- Exercice: Recopiez sans rien changer le passage du texte sur l'orientation au lycée qui va de « C’est aussi l’accessibilité » jusqu'à « d’avoir le bac ! ».

- Texte extrait:

Le ministère fait le choix de mobiliser les établissements du secondaire sur le champ de l’orientation. A eux d’organiser l’aide à l’orientation. Voir mon article Tendance de fond : l’aide à l’orientation est attribuée aux enseignants.  Beaucoup de textes et de dispositifs sont engagés par le Ministère, mais combien sont réellement exercés dans les établissements. La « matière scolaire » résiste bien. La priorité au bac et à sa préparation reste celle du lycée.

C’est aussi l’accessibilité de l’information très facilitée par l’extension du web et des publications électroniques. Et la généralisation de la gestion des inscriptions au travers de l’application APB. Désormais, il faut bien choisir avant d’avoir le bac !

- Extrait de données:
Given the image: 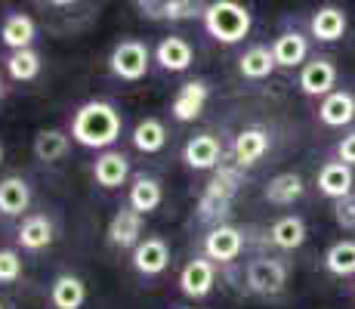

- Exercice corrigé:
C’est aussi l’accessibilité de l’information très facilitée par l’extension du web et des publications électroniques. Et la généralisation de la gestion des inscriptions au travers de l’application APB. Désormais, il faut bien choisir avant d’avoir le bac !